Give the lines of the records from the line holding "Given the image" through the end of the records, inclusive, as a Markdown table with the columns Row and Line, leaving out blank lines.

::::

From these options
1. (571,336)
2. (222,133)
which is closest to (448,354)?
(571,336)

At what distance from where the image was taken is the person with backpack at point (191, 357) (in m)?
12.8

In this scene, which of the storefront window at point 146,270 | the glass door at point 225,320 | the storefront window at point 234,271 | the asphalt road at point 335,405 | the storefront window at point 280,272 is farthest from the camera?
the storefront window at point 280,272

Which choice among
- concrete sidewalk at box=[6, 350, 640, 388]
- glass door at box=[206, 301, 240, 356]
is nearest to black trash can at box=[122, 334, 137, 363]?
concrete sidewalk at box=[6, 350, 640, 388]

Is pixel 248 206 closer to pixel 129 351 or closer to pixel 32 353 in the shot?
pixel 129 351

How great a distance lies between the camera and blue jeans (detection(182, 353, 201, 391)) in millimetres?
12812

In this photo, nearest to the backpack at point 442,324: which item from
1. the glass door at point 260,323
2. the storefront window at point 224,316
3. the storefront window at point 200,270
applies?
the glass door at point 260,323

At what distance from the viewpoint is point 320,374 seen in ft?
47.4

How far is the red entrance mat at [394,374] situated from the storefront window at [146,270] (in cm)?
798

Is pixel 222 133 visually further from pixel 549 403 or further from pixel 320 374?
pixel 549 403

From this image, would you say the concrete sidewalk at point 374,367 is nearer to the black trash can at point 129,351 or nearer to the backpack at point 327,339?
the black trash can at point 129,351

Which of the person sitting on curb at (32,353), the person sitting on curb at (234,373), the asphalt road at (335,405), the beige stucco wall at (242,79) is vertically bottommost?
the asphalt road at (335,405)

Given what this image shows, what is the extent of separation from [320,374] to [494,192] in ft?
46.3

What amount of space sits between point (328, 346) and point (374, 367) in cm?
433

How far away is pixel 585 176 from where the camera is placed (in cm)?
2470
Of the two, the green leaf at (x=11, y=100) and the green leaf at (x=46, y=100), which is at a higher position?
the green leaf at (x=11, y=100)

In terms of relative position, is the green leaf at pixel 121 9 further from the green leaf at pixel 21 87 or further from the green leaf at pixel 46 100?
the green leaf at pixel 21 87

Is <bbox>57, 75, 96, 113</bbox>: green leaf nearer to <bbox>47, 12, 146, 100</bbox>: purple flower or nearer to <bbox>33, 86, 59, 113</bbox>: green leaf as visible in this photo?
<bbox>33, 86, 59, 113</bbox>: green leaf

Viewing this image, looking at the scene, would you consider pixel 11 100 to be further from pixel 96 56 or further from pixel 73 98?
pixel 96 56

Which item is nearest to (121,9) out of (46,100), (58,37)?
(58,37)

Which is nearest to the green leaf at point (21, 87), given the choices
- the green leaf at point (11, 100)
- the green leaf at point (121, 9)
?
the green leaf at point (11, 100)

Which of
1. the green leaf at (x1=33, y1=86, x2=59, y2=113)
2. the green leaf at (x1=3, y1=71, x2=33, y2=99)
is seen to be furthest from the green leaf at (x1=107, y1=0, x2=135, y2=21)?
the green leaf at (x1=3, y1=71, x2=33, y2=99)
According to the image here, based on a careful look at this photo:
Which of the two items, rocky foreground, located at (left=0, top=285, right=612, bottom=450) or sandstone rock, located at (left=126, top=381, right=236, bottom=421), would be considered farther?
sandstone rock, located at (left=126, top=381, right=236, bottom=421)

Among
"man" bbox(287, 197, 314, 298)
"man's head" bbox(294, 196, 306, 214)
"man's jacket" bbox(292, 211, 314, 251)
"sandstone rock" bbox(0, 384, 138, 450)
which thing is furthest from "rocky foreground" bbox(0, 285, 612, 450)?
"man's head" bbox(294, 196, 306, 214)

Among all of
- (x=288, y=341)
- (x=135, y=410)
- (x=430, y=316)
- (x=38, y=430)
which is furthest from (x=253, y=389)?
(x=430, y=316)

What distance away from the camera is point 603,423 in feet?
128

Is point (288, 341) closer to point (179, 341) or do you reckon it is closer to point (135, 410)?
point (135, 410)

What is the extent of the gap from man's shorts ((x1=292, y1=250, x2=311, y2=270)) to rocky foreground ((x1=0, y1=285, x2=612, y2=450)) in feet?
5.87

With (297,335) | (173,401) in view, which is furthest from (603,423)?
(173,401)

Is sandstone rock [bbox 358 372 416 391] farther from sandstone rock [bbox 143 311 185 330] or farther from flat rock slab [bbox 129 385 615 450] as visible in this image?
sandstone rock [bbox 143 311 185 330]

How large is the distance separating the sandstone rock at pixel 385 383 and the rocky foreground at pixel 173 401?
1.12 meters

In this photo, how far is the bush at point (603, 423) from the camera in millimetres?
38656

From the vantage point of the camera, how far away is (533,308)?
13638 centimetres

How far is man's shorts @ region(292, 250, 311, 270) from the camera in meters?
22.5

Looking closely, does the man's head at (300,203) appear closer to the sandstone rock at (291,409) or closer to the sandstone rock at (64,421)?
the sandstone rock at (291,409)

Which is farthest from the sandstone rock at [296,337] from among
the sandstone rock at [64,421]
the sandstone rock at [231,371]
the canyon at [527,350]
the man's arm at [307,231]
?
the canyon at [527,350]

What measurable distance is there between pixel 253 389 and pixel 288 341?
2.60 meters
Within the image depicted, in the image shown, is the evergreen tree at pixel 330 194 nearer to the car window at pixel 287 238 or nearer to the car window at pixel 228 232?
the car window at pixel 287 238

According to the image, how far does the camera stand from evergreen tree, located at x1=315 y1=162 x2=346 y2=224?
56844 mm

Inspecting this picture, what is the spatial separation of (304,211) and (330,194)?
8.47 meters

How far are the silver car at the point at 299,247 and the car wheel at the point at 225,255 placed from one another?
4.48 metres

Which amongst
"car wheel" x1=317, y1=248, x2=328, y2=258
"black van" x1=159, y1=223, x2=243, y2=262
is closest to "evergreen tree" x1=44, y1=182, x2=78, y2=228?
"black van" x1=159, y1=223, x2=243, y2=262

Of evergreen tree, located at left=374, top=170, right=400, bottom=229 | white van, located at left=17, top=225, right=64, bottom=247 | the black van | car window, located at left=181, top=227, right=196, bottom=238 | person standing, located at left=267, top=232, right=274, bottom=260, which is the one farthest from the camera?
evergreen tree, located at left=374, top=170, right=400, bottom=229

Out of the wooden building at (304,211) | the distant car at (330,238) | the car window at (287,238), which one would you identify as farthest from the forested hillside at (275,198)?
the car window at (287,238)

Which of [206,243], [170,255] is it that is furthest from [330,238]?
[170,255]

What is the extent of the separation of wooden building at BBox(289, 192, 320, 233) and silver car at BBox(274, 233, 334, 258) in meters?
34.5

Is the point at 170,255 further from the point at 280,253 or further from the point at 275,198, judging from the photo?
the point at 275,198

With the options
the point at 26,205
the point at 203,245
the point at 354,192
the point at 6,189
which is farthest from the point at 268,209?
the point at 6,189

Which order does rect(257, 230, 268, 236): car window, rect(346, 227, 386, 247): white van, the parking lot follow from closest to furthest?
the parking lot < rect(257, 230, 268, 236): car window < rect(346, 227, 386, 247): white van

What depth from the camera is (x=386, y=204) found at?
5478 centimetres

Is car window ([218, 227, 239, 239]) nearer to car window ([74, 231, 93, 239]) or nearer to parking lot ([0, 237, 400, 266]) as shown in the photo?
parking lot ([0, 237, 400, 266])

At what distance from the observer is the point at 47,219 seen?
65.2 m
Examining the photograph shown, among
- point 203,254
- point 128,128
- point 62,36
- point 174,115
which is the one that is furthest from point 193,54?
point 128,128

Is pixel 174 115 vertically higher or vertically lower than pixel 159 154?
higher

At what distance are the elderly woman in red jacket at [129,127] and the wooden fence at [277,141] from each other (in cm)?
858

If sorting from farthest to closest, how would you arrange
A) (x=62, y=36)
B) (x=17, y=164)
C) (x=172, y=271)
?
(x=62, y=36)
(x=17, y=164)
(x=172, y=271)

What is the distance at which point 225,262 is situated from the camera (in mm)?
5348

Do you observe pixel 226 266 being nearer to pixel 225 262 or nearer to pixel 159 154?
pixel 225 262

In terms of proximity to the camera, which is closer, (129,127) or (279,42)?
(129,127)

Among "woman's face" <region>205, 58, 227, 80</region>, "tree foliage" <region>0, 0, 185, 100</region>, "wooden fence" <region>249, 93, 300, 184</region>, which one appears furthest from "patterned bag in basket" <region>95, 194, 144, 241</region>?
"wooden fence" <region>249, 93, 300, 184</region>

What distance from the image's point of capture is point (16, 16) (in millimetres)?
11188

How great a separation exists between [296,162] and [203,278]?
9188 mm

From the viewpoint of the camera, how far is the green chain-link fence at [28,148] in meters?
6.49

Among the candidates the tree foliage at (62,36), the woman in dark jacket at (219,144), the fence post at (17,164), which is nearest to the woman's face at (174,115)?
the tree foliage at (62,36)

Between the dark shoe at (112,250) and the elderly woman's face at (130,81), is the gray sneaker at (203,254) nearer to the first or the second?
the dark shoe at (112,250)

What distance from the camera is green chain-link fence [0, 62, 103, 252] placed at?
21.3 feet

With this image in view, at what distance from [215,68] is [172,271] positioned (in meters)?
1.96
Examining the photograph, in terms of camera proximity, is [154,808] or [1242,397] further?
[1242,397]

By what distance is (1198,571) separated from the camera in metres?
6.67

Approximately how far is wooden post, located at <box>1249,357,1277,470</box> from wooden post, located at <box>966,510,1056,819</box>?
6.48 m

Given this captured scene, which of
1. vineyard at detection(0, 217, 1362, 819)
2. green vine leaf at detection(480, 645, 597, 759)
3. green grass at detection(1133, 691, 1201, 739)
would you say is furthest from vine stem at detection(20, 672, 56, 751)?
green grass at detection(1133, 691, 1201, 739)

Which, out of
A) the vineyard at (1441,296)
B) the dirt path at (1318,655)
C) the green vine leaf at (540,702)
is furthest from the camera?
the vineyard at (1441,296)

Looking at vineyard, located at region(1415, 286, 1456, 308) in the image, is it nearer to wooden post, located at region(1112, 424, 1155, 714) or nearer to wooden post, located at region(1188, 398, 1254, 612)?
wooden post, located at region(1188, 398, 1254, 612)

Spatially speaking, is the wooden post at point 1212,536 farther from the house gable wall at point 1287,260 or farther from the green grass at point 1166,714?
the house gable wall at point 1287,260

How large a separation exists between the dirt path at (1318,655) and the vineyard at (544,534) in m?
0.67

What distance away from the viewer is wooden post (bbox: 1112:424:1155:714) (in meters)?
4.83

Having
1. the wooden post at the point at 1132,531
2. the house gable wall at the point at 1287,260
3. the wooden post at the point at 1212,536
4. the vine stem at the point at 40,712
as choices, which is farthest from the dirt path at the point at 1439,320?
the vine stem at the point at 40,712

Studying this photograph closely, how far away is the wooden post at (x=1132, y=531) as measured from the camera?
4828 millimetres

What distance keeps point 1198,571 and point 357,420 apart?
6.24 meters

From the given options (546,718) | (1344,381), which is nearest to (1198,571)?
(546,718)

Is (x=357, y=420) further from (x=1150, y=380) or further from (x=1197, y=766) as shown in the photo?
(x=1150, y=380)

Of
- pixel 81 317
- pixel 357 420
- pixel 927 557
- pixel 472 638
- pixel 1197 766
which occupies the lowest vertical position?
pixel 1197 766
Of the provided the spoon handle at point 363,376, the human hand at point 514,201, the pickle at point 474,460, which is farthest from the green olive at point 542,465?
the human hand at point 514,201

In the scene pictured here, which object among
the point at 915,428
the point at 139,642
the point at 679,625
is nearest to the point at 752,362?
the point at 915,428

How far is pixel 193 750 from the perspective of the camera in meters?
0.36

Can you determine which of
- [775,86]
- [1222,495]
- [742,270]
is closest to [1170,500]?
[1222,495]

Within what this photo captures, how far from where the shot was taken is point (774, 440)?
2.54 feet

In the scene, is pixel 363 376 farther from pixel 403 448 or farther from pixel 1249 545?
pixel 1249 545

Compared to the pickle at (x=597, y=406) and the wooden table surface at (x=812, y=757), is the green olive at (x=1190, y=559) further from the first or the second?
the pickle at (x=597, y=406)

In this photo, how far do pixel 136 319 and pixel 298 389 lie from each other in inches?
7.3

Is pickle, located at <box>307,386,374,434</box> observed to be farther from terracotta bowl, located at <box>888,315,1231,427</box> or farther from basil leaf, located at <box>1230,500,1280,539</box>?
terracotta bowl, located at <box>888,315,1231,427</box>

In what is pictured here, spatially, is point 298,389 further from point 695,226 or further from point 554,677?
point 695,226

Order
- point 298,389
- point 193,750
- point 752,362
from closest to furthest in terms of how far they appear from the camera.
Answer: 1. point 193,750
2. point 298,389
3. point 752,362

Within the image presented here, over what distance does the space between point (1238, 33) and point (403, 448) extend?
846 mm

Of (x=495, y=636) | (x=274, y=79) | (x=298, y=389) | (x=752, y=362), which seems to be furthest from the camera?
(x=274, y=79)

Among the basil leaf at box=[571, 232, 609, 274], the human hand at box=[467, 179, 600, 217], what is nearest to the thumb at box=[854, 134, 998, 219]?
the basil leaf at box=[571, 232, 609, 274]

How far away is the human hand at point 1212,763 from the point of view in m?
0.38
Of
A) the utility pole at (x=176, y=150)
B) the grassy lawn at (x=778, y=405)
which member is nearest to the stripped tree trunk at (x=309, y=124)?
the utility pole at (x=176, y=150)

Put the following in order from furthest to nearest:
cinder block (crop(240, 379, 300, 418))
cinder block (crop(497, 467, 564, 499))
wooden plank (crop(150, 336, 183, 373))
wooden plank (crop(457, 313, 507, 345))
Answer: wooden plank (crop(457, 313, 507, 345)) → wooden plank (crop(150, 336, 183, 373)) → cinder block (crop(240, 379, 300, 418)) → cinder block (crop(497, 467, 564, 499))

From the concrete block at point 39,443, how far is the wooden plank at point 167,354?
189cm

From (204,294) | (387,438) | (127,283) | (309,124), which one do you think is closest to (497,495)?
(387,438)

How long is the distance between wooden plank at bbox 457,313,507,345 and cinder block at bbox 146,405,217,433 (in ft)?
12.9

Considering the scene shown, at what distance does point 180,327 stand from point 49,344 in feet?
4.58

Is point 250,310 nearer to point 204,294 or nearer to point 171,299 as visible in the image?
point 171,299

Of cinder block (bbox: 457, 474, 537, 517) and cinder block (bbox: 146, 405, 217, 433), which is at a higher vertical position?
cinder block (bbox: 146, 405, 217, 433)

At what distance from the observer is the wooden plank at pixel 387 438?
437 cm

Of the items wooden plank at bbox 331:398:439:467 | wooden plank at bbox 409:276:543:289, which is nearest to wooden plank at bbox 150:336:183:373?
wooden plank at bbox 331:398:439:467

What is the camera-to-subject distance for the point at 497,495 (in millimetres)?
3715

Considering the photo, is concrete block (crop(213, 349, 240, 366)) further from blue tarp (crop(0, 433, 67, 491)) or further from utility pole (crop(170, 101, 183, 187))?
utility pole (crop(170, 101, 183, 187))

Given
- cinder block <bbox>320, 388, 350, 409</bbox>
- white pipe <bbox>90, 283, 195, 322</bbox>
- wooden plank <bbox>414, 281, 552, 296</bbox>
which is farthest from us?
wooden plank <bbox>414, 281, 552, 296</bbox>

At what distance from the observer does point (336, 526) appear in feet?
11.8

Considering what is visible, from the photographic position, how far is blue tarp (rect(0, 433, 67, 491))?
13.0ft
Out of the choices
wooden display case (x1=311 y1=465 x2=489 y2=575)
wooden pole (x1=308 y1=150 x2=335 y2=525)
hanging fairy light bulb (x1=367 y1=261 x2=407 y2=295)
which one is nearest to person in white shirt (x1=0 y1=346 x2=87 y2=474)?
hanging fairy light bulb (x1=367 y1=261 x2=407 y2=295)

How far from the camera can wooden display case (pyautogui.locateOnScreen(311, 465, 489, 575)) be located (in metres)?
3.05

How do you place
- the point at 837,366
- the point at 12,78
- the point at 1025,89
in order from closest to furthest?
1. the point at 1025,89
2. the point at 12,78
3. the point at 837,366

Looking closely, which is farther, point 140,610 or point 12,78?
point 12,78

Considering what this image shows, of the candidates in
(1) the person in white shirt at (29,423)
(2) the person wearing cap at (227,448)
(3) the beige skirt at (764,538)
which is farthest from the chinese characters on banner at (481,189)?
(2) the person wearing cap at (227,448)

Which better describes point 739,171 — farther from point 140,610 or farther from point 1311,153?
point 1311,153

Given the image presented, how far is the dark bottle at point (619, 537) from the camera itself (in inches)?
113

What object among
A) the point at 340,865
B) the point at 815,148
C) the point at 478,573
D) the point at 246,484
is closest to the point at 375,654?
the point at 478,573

::::

## Solution
| Row | Line |
|---|---|
| 1 | Given the image presented, how far is the dark bottle at point (619, 537) from the camera itself (in inches)? |
| 2 | 113 |
| 3 | What object among |
| 4 | A) the point at 340,865 |
| 5 | B) the point at 815,148 |
| 6 | C) the point at 478,573 |
| 7 | D) the point at 246,484 |
| 8 | is closest to the point at 375,654? |
| 9 | the point at 478,573 |